La carenza di personale. Un parere sull’operato, che al Sindaco era ben noto, visto che, prima di uscire pubblicamente a proposito delle difficoltà legate alla carenza di personale all’interno del nostro Comune, avevo più volte informato proprio il primo cittadino, e l’intera Giunta, di questa situazione che rischiava di creare grossi disagi alla collettività ed al personale stesso. A testimonianza di tutto ciò, lo scorso 18 aprile, avevo protocollato anche una lettera indirizzata a lui, alla Giunta ed al Segretario, nella quale non solo informavo ufficialmente della situazione, ma chiedevo anche di intervenire.
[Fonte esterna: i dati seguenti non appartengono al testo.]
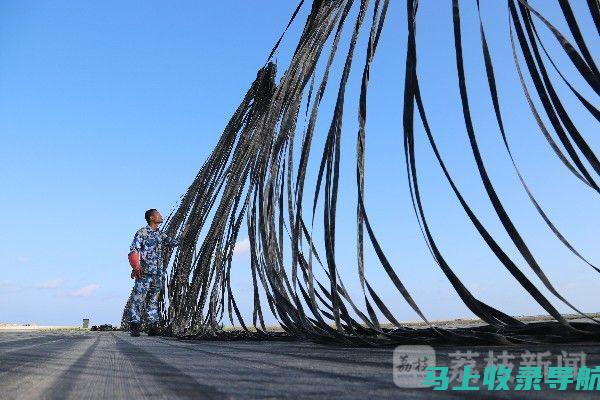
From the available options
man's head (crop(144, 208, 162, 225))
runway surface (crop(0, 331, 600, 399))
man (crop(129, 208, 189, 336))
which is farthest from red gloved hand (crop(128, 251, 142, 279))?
runway surface (crop(0, 331, 600, 399))

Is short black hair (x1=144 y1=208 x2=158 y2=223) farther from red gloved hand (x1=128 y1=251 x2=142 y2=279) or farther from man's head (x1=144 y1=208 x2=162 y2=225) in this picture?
red gloved hand (x1=128 y1=251 x2=142 y2=279)

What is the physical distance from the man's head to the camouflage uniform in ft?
0.24

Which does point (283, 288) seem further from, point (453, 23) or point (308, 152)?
point (453, 23)

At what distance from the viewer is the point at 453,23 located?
1047 mm

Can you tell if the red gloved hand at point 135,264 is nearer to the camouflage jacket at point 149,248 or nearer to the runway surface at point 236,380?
the camouflage jacket at point 149,248

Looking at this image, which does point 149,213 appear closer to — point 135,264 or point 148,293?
point 135,264

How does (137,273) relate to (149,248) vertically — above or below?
below

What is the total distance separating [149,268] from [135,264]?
11 centimetres

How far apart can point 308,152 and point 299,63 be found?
35cm

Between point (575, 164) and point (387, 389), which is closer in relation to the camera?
point (387, 389)

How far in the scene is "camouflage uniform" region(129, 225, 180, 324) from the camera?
3943 millimetres

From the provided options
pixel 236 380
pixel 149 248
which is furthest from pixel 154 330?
pixel 236 380

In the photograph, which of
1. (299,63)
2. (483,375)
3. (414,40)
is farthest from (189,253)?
(483,375)

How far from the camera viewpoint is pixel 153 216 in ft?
13.4
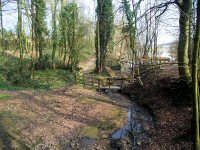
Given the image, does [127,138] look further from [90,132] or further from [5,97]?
[5,97]

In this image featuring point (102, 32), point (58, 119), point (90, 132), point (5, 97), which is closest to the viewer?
point (90, 132)

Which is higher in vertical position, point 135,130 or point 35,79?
point 35,79

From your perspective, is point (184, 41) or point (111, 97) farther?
point (111, 97)

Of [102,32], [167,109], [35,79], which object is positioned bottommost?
[167,109]

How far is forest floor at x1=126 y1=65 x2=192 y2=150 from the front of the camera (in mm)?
13102

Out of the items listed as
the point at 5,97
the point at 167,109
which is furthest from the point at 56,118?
the point at 167,109

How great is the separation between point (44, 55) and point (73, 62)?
413 cm

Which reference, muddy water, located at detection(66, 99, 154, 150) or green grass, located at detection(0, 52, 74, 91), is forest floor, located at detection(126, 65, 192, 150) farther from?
green grass, located at detection(0, 52, 74, 91)

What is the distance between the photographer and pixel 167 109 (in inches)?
737

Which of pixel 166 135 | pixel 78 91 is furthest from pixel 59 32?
pixel 166 135

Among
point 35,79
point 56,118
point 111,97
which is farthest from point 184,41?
point 35,79

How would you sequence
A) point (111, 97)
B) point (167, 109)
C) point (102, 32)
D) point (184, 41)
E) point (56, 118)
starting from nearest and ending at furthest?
point (184, 41) → point (56, 118) → point (167, 109) → point (111, 97) → point (102, 32)

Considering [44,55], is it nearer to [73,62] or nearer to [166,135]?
[73,62]

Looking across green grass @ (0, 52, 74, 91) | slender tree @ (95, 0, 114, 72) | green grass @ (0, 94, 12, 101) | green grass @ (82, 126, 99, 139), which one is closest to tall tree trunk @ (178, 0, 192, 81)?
green grass @ (82, 126, 99, 139)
Per tutta risposta, negli ultimi quattro mesi, il primo cittadino si è ben visto dall’affrontare e dal risolvere questa situazione lasciandola nel “limbo”.

 

E’ doveroso accennare, visti i riferimenti del Sindaco ai miei atteggiamenti, come con il personale del Comune non siano mai venute meno la massima sintonia e trasparenza, come sanno tutti a Campli, tanto è vero che i primi a manifestarmi il forte disagio per la situazione che si stava creando sono stati proprio loro, i dipendenti, che avevano più volte lamentato le carenze di organico e le difficoltà nell’offrire un servizio adeguato alla cittadinanza.

 

La mia azione amministrativa e politica, in questi anni, è stata sempre rivolta agli interessi di Campli e dei suoi cittadini, per questo sono fortemente scosso ed amareggiato dalle accuse del Sindaco che è entrato, in maniera davvero poco elegante, su temi personali, quando invece io mi sono sempre confrontato – e a volte scontrato, nella logica dei ruoli – con lui, ma sempre e solo su temi esclusivamente politici, senza mai alzare i toni, tanto da ledere la sua persona.

 

Voglio chiarire, infine, che da quattro mesi non porto avanti alcuna iniziativa relativa alla delega al personale e ad eventuali procedure concorsuali, tutti temi dei quali, nell’ultimo periodo, si è voluto fare carico proprio il Sindaco in prima persona. Mi sono invece concentrato, come concordato con lui, sulla redazione alla variante del PRG, tra l’altro ben avviato e che avrei portato all’attenzione del Consiglio comunale entro la fine dell’anno.

 

A questo punto, mi chiedo come mai Pietro Quaresimale, dopo quattro anni di amministrazione vissuta “a stretto contatto”, solo ora si lanci in così pesanti accuse ed affermazioni fortemente lesive del mio operato.

 

Il futuro. Il tempo sarà “galantuomo” nel darci delle risposte. Intanto il mio impegno non si ferma e, anche se sono fortemente dispiaciuto di non ricoprire più il ruolo di assessore nel mio Comune, resterò consigliere comunale e provinciale e continuerò sempre e comunque a lavorare per il bene del mio territorio e della collettività.

Le uniche cose di cui mi sono sempre interessato”.